We are at the dinner party sponsored by IBM now. Last night at the intel party there were no liquor, but the wine and beer brands were free. Tonight there are liquor and cocktails, but you have to pay for any drinks. Well, I a screwdriver is fine. We had a steak for the dinner. Someone asked to check my badge right now, and after that he told me that I better show off my hip flask as drinking is not allowed here! Well, IBM they are. I was using my hip flask to drink some gins. He told me that I better put it in my bag or I will lose my head. So I left the room as my objection.
I jumped out to find some cigarettes, with no luck, so I jumped in a book store. I picked up some postal cards to send to some of you in Iran.

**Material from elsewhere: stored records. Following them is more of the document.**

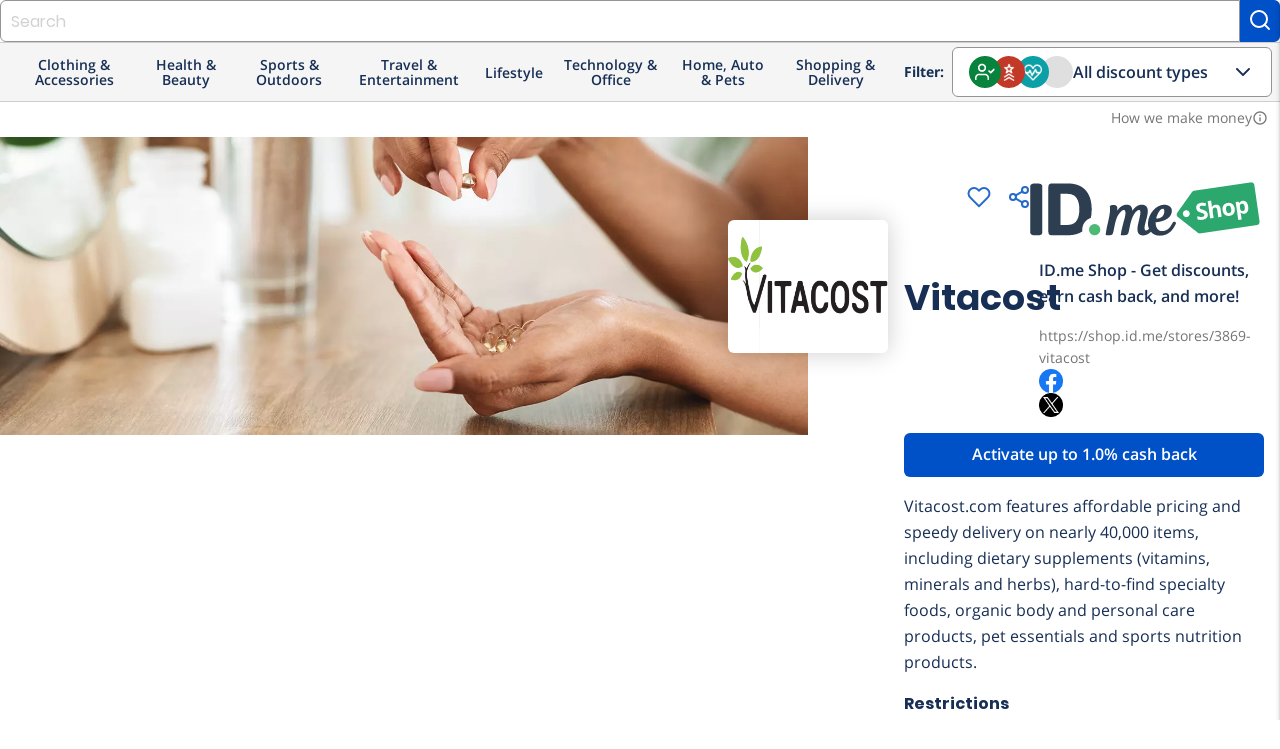

--- FILE ---
content_type: application/javascript
request_url: https://shop.id.me/assets/analytics/marketo-1c367c8ad94dc4d9d3173a877a21bb00c80b51ec7ce5967e88f2cc0de9a55877.js
body_size: 43
content:
!function(){function t(){!1===e&&(e=!0,Munchkin.init(window.settings.marketo.account,{domainLevel:2,asyncOnly:!0}))}if(void 0===window.settings.marketo)throw"Missing Marketo credentials";var e=!1,n=document.createElement("script");n.type="text/javascript",n.async=!0,n.src="//munchkin.marketo.net/munchkin.js",n.onload=t,n.onreadystatechange=function(){"complete"!=this.readyState&&"loaded"!=this.readyState||t()},document.getElementsByTagName("head")[0].appendChild(n)}();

Actually I'm going to put 'em all in an envelope and send to the World Trade Center (sed 's/Trade/Computing/'), as some of the would be definitely censored. I'm going to list the cards. Please skip anyone of them if you feel you are the one to receive that. Please let me know whenever you receive the cards. And please don't tell others anything about the cards, as I've not send them any. And please forget all about the card stuff, as I was just kidding. Here they are: Franz Kafka, Untitled, Drinks at the Monkey Bar, Wallpaper, and The Difference is You! Mail me if your guess about what card you are going to get.
When I came back, the party was over, so I took the bus home. I'm getting quite used to the buses, and well, to the coins.
It is late, around the midnight. I bumped out to have a Coca, but fuck, I have 1.40 dollars of coins, and it is 1.50! I tried to fool the machine with euro coins, but it fooled me by rejecting 'em all. So I decided to not drink anything tonight.
Power management stuff: I have now something to work on. The ACPI enabled kernel can recognize if the AC adapter is attached or not, but cannot detect the battery. The sonypi driver, that's better. It recognizes the Fn keys, and it also can report power status, as well as setting the backlight. I should write some apps to attach to the Fn keys, and hack battery status applet from Gnome to fit my situation. The sleep and suspend functionality do not work still.
I went out walking around in the night, when I found four Iranians. They have been playing cards. They are from an MBA delegation.